Cruise brings his usual 110% commitment—the man literally insisted on filming the plane crash sequence in a real vomit comet (a parabolic aircraft) to achieve true zero-G. It took 64 takes and left most of the crew nauseated, but the result is the film's one undisputed masterpiece of a scene. It’s a terrifying, tumbling piece of technical wizardry that reminds you why Cruise is a star. Unfortunately, the rest of the movie can’t keep up with that initial adrenaline hit. Annabelle Wallis does her best as Jennifer Halsey, but she’s mostly relegated to being the person Nick has to jump over or run toward.

Then there’s Sofia Boutella. After her breakout turn in Kingsman: The Secret Service (2014), she proves here that she can command the screen with just her eyes—even when she has four pupils thanks to some eerie (if overused) CGI. She brings a physical, dancer-like grace to Ahmanet that is genuinely unsettling. It’s a shame the script turns her into a secondary character in her own movie to make room for the Jekyll/Hyde subplot.

Monsters, Medics, and Missteps

Scene from The Mummy

Speaking of Jekyll, Russell Crowe is clearly having the most fun of anyone on set. He’s chewing the scenery with such gusto that I’m surprised there were any sets left for the sequels. Russell Crowe’s Henry Jekyll is doing an accent that sounds like he’s trying to pass a kidney stone made of Victorian gravel. When he finally transforms into Edward Hyde, it’s not through a grotesque practical effect—something that defined the genre’s peak—but through some gray face paint and a bit of aggressive shoving.

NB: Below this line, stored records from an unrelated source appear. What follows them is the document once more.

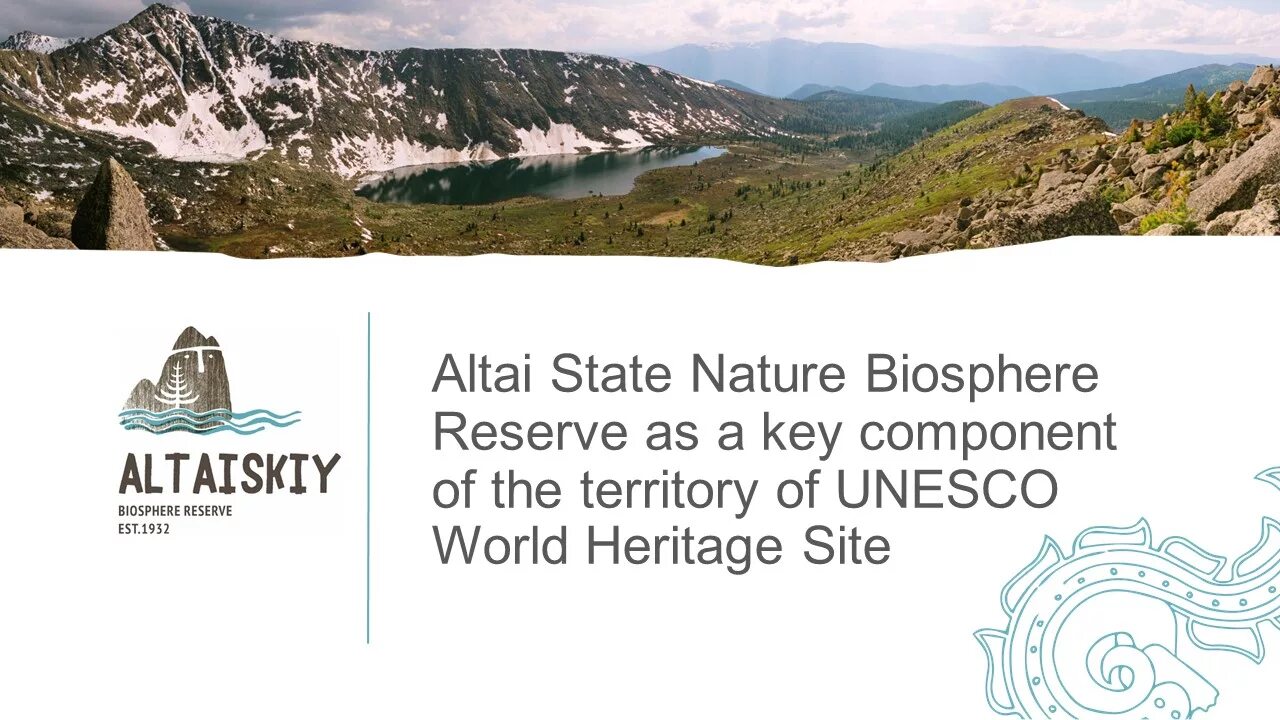 ALTAISKIY
BIOSPHERE RESERVE
EST.1932

Altai State Nature Biosphere Reserve as a key component of the territory of UNESCO World Heritage Site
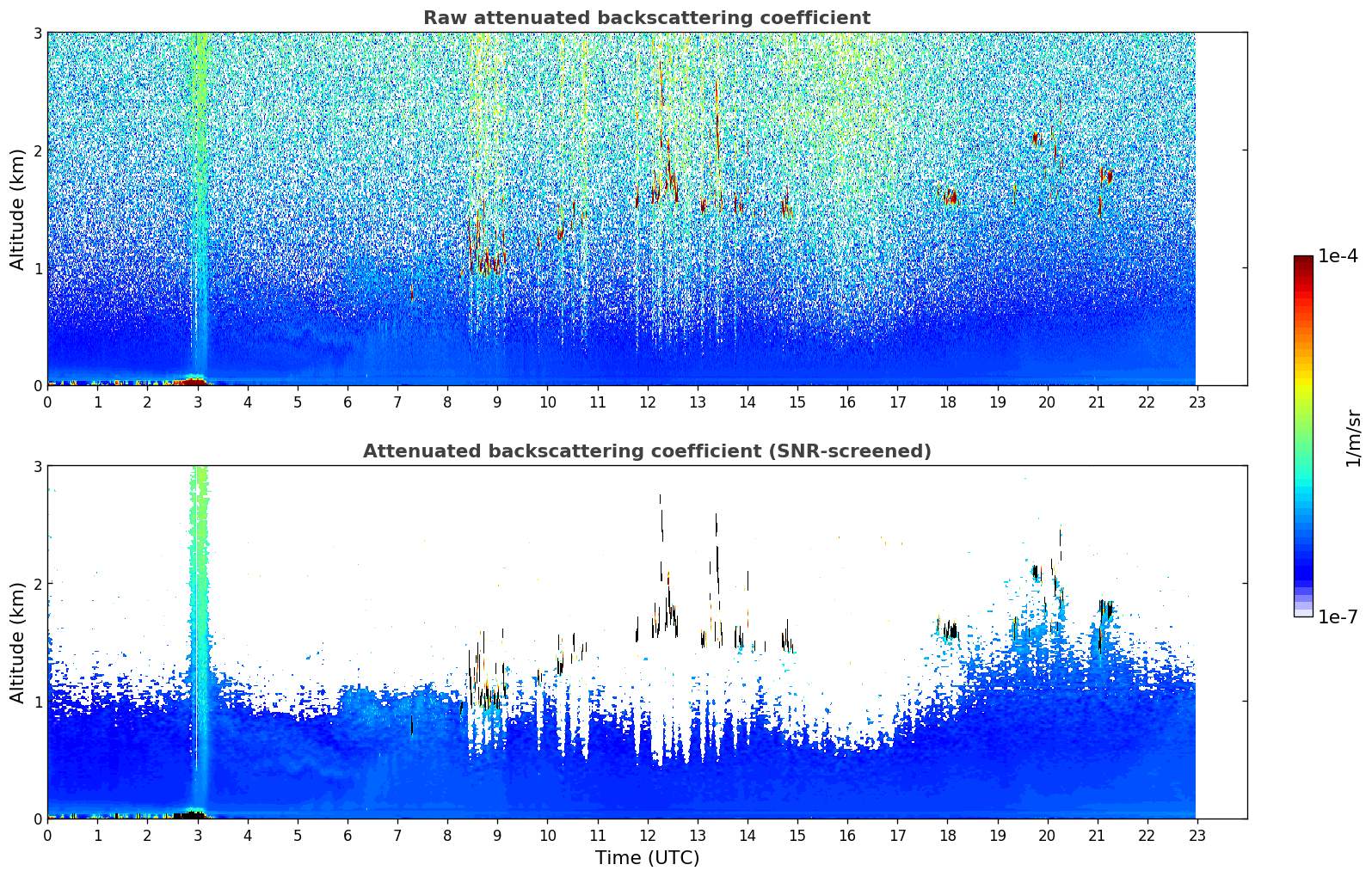 Raw attenuated backscattering coefficient

Altitude (km)

3
2
1
0

0 1 2 3 4 5 6 7 8 9 10 11 12 13 14 15 16 17 18 19 20 21 22 23

Attenuated backscattering coefficient (SNR-screened)

Altitude (km)

3
2
1
0

0 1 2 3 4 5 6 7 8 9 10 11 12 13 14 15 16 17 18 19 20 21 22 23

Time (UTC)

1e-4

1/m/sr

1e-7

The film's screenplay, co-written by Christopher McQuarrie (the man who saved the Mission: Impossible franchise), shows flashes of wit. The banter between Nick and his cursed sidekick Chris Vail, played by a very funny Jake Johnson, feels like a nod to the 1981 classic An American Werewolf in London. But these moments of levity clash violently with the "end of the world" stakes. It’s a film that wants to be scary, funny, and epic, but ends up being a noisy blur of gray-scaled CGI sandstorms and shuffling undead.

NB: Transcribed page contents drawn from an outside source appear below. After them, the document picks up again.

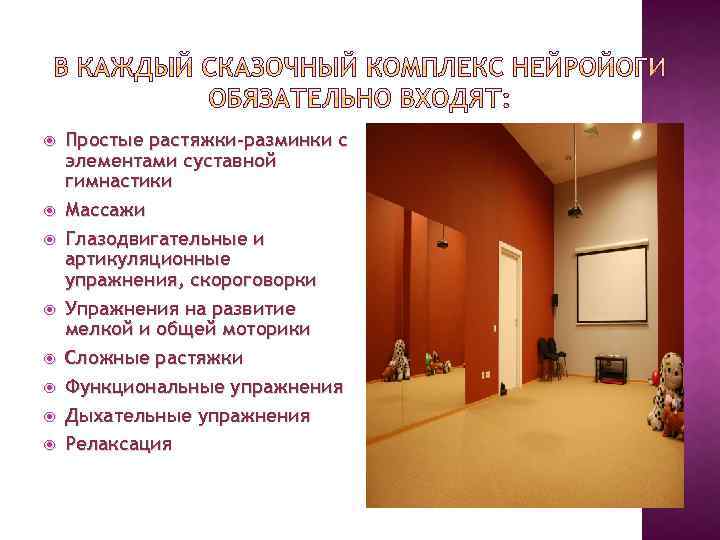 В КАЖДЫЙ СКАЗОЧНЫЙ КОМПЛЕКС НЕЙРОЙОГИ ОБЯЗАТЕЛЬНО ВХОДЯТ:

Простые растяжки-разминки с элементами суставной гимнастики

Массажи

Глазодвигательные и артикуляционные упражнения, скороговорки

Упражнения на развитие мелкой и общей моторики

Сложные растяжки

Функциональные упражнения

Дыхательные упражнения

Релаксация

In our current era of "Legacy Sequels" and IP dominance, The Mummy serves as a cautionary tale. It’s a reminder that you can’t build a house starting with the roof. You need a foundation—a single, solid movie that people actually like—before you start picking out the wallpaper for the fifth installment.

5 /10

Mixed Bag

Despite the identity crisis, The Mummy isn't a total slog. The plane crash is an all-timer, the production design of the London underground tombs is appropriately creepy, and Brian Tyler's score hits some delightfully bombastic notes. It’s a high-budget curiosity, a relic of a time when Hollywood thought every monster needed a cinematic universe. If you’re looking for a breezy action flick with some cool stunts and you don't mind the "to be continued" vibe that never went anywhere, it’s a perfectly fine way to spend two hours—just don't expect to be "welcomed to a new world" by the time the credits roll.